← Back to context

Comment by HarHarVeryFunny

7 hours ago

That depends on how you define AGI - it's a meaningless term to use since everyone uses it to mean different things. What exactly do you mean ?!

Yes, there is a lot that can be improved via different training, but at what point is it no longer a language model (i.e. something that auto-regressively predicts language continuations)?

I like to use an analogy to the children's "Stone Soup" story whereby a "stone soup" (starting off as a stone in a pot of boiling water) gets transformed into a tasty soup/stew by strangers incrementally adding extra ingredients to "improve the flavor" - first a carrot, then a bit of beef, etc. At what point do you accept that the resulting tasty soup is not in fact stone soup?! It's like taking an auto-regressively SGD-trained Transformer, and incrementally tweaking the architecture, training algorithm, training objective, etc, etc. At some point it becomes a bit perverse to choose to still call it a language model

Some of the "it's just training" changes that would be needed to make today's LLMs more brain-like may be things like changing the training objective completely from auto-regressive to predicting external events (with the goal of having it be able to learn the outcomes of it's own actions, in order to be able to plan them), which to be useful would require the "LLM" to then be autonomous and act in some (real/virtual) world in order to learn.

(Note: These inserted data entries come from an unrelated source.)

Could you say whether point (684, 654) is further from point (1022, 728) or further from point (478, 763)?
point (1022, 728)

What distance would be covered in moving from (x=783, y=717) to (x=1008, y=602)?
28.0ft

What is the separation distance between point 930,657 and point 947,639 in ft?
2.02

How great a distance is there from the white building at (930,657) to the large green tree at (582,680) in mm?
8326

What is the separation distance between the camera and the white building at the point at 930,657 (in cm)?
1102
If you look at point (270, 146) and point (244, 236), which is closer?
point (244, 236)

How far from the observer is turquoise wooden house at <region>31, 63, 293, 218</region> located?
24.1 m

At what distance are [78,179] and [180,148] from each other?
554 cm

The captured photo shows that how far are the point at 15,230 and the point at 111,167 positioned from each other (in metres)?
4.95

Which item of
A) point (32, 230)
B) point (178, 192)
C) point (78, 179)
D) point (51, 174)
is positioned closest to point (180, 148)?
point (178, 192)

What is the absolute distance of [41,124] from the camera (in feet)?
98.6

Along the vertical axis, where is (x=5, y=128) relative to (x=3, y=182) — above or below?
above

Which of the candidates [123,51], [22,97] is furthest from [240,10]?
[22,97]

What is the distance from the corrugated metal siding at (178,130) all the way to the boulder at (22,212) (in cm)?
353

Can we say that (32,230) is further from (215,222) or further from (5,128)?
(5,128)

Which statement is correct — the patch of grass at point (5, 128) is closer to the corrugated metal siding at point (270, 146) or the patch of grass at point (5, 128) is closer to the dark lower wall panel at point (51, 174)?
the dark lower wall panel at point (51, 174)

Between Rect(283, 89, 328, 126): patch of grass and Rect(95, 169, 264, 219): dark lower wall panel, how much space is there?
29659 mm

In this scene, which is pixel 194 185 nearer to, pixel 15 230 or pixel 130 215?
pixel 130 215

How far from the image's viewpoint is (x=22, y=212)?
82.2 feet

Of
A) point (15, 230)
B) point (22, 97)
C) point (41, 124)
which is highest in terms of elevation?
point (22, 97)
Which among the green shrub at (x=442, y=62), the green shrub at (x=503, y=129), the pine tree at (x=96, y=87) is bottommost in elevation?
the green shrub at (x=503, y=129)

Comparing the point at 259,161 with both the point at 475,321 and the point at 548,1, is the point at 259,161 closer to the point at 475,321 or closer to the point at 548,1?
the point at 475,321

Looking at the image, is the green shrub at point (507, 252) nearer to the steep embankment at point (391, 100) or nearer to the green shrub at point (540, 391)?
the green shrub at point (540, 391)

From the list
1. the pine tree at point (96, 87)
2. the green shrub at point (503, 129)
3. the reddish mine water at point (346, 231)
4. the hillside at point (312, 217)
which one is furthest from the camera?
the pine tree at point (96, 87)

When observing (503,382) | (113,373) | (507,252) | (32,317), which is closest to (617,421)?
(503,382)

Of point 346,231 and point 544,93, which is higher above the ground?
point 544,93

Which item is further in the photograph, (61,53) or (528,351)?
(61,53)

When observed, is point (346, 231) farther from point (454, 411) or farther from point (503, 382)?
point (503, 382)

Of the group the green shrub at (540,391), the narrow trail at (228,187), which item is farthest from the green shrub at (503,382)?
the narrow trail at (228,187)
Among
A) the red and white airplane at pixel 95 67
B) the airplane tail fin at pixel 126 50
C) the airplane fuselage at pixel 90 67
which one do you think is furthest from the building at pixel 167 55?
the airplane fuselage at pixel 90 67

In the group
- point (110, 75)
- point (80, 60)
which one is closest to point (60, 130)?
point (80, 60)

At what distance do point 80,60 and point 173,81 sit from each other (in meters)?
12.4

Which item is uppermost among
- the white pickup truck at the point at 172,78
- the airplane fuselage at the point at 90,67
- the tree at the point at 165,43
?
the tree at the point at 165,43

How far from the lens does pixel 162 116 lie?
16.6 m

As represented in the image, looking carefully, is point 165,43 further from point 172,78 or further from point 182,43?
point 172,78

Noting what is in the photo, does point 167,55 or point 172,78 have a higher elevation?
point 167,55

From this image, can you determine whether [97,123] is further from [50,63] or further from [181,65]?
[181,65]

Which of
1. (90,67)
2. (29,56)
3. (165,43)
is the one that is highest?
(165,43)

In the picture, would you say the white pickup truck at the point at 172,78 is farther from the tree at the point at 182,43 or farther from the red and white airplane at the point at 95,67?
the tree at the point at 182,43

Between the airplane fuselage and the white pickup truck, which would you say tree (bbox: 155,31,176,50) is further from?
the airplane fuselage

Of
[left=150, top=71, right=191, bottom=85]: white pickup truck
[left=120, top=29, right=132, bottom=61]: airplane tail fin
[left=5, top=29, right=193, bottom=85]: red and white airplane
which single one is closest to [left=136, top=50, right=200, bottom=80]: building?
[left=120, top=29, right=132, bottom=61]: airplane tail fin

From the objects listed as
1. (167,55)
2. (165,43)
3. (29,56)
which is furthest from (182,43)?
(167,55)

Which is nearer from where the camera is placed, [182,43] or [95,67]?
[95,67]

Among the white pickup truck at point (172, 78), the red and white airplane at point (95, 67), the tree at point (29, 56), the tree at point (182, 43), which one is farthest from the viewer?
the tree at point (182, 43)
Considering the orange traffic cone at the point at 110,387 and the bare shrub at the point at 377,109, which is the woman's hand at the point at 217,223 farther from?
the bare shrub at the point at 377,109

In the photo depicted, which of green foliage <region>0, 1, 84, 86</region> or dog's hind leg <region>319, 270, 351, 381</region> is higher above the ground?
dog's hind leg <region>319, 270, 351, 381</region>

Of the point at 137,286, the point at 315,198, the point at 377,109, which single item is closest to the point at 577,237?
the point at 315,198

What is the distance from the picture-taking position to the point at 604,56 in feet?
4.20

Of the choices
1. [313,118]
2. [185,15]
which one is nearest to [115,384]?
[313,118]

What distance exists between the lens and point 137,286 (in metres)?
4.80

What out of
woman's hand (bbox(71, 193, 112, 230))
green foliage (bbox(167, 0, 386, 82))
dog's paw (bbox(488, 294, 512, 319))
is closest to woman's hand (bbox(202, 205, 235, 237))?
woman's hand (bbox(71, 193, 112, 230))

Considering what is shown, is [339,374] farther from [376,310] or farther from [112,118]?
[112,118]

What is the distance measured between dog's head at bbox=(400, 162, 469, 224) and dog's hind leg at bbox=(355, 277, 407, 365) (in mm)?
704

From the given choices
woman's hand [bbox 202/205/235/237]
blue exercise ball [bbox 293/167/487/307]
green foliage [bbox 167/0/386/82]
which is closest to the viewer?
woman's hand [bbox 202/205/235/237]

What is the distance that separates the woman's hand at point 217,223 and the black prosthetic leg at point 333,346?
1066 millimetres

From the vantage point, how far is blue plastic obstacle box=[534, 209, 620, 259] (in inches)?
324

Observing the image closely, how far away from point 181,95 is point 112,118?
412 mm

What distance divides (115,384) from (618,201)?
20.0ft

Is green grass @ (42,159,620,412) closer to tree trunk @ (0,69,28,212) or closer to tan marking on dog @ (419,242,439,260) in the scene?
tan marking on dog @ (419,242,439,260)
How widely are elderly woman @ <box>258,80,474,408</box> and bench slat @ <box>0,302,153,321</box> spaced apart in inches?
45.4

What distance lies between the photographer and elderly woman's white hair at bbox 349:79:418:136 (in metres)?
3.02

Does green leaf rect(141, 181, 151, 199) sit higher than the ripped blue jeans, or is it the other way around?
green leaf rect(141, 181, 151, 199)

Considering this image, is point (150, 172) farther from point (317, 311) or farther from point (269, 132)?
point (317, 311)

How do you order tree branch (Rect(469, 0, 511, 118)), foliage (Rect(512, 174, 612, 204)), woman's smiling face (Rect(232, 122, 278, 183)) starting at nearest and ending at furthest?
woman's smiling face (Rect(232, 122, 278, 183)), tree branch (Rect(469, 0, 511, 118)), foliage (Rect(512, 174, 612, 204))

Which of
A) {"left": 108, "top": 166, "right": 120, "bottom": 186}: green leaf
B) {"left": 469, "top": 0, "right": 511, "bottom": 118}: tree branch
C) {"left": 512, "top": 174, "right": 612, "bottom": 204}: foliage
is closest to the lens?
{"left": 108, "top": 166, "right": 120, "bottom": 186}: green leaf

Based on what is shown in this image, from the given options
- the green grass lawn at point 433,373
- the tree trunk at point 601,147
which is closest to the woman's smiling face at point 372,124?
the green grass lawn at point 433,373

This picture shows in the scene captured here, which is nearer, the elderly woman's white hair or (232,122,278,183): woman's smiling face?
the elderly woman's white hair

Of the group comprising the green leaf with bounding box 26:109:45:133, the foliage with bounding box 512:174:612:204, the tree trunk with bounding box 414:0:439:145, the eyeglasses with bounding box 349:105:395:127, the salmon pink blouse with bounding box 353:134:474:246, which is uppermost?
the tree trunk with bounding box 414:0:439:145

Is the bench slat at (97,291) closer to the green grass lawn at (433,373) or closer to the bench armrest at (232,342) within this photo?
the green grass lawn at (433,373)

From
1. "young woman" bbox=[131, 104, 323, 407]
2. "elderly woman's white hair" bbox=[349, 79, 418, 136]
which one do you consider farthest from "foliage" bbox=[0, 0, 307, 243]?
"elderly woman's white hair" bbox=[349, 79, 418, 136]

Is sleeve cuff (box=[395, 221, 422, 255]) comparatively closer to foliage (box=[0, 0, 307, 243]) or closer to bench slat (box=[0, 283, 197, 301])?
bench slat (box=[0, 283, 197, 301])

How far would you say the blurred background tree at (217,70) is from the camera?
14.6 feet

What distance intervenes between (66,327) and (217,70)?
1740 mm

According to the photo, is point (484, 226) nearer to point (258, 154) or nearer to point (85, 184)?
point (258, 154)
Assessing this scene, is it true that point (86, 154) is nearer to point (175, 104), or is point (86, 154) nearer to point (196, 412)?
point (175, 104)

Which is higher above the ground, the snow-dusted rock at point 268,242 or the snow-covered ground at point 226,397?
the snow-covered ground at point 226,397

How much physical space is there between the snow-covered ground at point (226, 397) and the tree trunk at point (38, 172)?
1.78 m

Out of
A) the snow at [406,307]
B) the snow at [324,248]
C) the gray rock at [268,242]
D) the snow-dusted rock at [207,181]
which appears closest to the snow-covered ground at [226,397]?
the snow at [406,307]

Another "it's just training" change would be to replace pre/mid/post-training with continual/incremental runtime learning to again make the model more brain-like and able to learn from it's own autonomous exploration of behavior/action and environment. This is a far more profound, and ambitious, change than just fudging incremental knowledge acquisition for some semblance of "on the job" learning (which is what the AI companies are currently working on).

If you put these two "it's just training/learning" enhancements together then you've now got something much more animal/human-like, and much more capable than an LLM, but it's already far from a language model - something that passively predicts next word every time you push the "generate next word" button. This would now be an autonomous agent, learning how to act and control/exploit the world around it. The whole pre-trained, same-for-everyone, model running in the cloud, would then be radically different - every model instance is then more like an individual learning based on it's own experience, and maybe you're now paying for compute for the continual learning compute rather than just "LLM tokens generated".

These are "just" training (and deployment!) changes, but to more closely approach human capability (but again, what to you mean by "AGI"?) there would also need to be architectural changes and additions to the "Transformer" architecture (add looping, internal memory, etc), depending on exactly how close you want to get to human/animal capability.